** PROBLEM TO SOLVE **
Output all of the records exactly as written.

** DATA ROWS **
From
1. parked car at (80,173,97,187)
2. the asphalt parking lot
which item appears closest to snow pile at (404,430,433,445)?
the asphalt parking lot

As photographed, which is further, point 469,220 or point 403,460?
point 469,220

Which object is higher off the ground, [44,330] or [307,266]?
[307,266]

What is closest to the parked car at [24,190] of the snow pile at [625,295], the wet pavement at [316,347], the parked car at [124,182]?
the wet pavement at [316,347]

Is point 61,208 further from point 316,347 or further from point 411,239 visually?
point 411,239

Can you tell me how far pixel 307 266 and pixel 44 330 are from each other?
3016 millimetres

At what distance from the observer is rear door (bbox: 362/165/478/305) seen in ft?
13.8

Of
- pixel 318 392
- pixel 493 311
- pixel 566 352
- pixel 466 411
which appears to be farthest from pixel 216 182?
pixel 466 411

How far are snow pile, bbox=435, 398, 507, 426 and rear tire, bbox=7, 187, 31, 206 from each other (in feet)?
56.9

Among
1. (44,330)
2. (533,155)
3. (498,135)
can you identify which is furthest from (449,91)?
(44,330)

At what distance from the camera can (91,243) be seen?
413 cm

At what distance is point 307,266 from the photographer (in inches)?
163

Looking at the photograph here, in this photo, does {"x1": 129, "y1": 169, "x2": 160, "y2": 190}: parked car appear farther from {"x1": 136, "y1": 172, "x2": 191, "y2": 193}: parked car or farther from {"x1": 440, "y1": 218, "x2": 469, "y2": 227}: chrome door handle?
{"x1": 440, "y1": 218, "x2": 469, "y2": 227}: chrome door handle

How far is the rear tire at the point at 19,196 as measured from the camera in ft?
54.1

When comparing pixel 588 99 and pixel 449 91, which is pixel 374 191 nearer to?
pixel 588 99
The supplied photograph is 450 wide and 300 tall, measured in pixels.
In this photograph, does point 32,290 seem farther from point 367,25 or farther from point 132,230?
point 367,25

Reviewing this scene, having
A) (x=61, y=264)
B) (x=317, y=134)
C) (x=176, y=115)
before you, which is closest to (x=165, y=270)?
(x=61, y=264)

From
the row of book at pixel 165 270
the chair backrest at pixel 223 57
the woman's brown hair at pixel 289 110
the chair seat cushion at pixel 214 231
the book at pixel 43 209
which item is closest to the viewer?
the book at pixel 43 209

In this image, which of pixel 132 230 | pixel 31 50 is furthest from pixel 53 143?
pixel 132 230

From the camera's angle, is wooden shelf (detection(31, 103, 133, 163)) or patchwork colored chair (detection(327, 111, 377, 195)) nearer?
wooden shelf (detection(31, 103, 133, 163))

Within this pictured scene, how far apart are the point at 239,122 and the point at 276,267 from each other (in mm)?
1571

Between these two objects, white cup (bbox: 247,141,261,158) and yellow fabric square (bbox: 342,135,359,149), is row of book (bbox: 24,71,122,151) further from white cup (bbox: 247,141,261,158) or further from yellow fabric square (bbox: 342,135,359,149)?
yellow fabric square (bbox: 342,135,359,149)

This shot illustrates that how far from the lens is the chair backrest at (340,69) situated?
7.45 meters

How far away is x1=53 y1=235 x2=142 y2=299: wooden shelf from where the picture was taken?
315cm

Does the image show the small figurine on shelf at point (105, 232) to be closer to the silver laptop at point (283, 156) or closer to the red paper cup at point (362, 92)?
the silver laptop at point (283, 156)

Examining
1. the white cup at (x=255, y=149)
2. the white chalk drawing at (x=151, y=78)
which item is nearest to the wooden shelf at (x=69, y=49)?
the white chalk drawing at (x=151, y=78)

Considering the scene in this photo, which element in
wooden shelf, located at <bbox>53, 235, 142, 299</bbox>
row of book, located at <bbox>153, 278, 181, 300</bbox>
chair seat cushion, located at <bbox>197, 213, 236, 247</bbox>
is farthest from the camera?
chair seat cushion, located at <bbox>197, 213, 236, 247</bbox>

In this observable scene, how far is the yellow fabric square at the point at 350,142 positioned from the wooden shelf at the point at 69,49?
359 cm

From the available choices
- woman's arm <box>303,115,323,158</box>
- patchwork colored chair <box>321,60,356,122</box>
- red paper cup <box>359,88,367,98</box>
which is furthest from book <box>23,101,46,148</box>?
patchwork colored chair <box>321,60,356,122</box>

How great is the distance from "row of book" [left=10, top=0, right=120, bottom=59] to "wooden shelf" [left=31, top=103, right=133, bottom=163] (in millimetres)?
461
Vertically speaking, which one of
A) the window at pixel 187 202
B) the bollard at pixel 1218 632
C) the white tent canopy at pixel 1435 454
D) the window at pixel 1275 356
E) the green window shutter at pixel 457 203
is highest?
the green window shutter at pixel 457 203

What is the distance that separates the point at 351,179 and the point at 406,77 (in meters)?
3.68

** RESULT OF THE TASK **
From
1. parked car at (80,173,97,187)
2. the asphalt parking lot
which item appears closest to snow pile at (404,430,433,445)?
the asphalt parking lot

As photographed, which is further, point 469,220 or point 403,460?
point 469,220

Which object is higher off the ground, [44,330] or [307,266]?
[307,266]

What is closest to the parked car at [24,190] of the snow pile at [625,295], the wet pavement at [316,347], the parked car at [124,182]?
the wet pavement at [316,347]

Is point 61,208 further from point 316,347 or further from point 411,239 visually?
point 411,239

Can you tell me how far pixel 307 266 and pixel 44 330 are from each other?
3016 millimetres

At what distance from the observer is rear door (bbox: 362/165/478/305) seen in ft?
13.8

Of
- pixel 318 392
- pixel 493 311
- pixel 566 352
- pixel 466 411
which appears to be farthest from pixel 216 182?
pixel 466 411

How far are snow pile, bbox=435, 398, 507, 426 and rear tire, bbox=7, 187, 31, 206 from each other (in feet)?
56.9

Among
1. (44,330)
2. (533,155)
3. (498,135)
can you identify which is furthest from (449,91)?
(44,330)

At what distance from the camera can (91,243) be seen?
413 cm

At what distance is point 307,266 from the photographer (in inches)?
163

Looking at the photograph here, in this photo, does {"x1": 129, "y1": 169, "x2": 160, "y2": 190}: parked car appear farther from {"x1": 136, "y1": 172, "x2": 191, "y2": 193}: parked car or farther from {"x1": 440, "y1": 218, "x2": 469, "y2": 227}: chrome door handle?
{"x1": 440, "y1": 218, "x2": 469, "y2": 227}: chrome door handle

How far is the rear tire at the point at 19,196 as measured from the camera in ft?
54.1

When comparing pixel 588 99 and pixel 449 91, which is pixel 374 191 nearer to?
pixel 588 99
The supplied photograph is 450 wide and 300 tall, measured in pixels.
In this photograph, does point 32,290 seem farther from point 367,25 or farther from point 132,230?
point 367,25

Reviewing this scene, having
A) (x=61, y=264)
B) (x=317, y=134)
C) (x=176, y=115)
before you, which is closest to (x=165, y=270)?
(x=61, y=264)

From
the row of book at pixel 165 270
the chair backrest at pixel 223 57
the woman's brown hair at pixel 289 110
the chair seat cushion at pixel 214 231
the book at pixel 43 209
which item is closest to the viewer?
the book at pixel 43 209

In this image, which of pixel 132 230 | pixel 31 50 is furthest from pixel 53 143?
pixel 132 230

From the camera's angle, is wooden shelf (detection(31, 103, 133, 163)) or patchwork colored chair (detection(327, 111, 377, 195)) nearer?
wooden shelf (detection(31, 103, 133, 163))

Within this pictured scene, how far apart are the point at 239,122 and the point at 276,267 from each other (in mm)?
1571

Between these two objects, white cup (bbox: 247,141,261,158) and yellow fabric square (bbox: 342,135,359,149), is row of book (bbox: 24,71,122,151) further from white cup (bbox: 247,141,261,158) or further from yellow fabric square (bbox: 342,135,359,149)?
yellow fabric square (bbox: 342,135,359,149)

This shot illustrates that how far from the lens is the chair backrest at (340,69) situated?
7.45 meters

How far away is x1=53 y1=235 x2=142 y2=299: wooden shelf from where the picture was taken?
315cm

Does the image show the small figurine on shelf at point (105, 232) to be closer to the silver laptop at point (283, 156) or closer to the red paper cup at point (362, 92)?
the silver laptop at point (283, 156)

Examining
1. the white cup at (x=255, y=149)
2. the white chalk drawing at (x=151, y=78)
which item is nearest to the wooden shelf at (x=69, y=49)?
the white chalk drawing at (x=151, y=78)

Considering the scene in this photo, which element in
wooden shelf, located at <bbox>53, 235, 142, 299</bbox>
row of book, located at <bbox>153, 278, 181, 300</bbox>
chair seat cushion, located at <bbox>197, 213, 236, 247</bbox>
is farthest from the camera?
chair seat cushion, located at <bbox>197, 213, 236, 247</bbox>

In this observable scene, how far is the yellow fabric square at the point at 350,142 positioned from the wooden shelf at the point at 69,49?
359 cm

From the available choices
- woman's arm <box>303,115,323,158</box>
- patchwork colored chair <box>321,60,356,122</box>
- red paper cup <box>359,88,367,98</box>
which is furthest from book <box>23,101,46,148</box>?
patchwork colored chair <box>321,60,356,122</box>

How great is the distance from "row of book" [left=10, top=0, right=120, bottom=59] to "wooden shelf" [left=31, top=103, right=133, bottom=163] (in millimetres)?
461
Vertically speaking, which one of
A) the window at pixel 187 202
B) the bollard at pixel 1218 632
C) the white tent canopy at pixel 1435 454
D) the window at pixel 1275 356
E) the green window shutter at pixel 457 203
is highest?
the green window shutter at pixel 457 203

What is the distance that separates the point at 351,179 and the point at 406,77 (in meters)?
3.68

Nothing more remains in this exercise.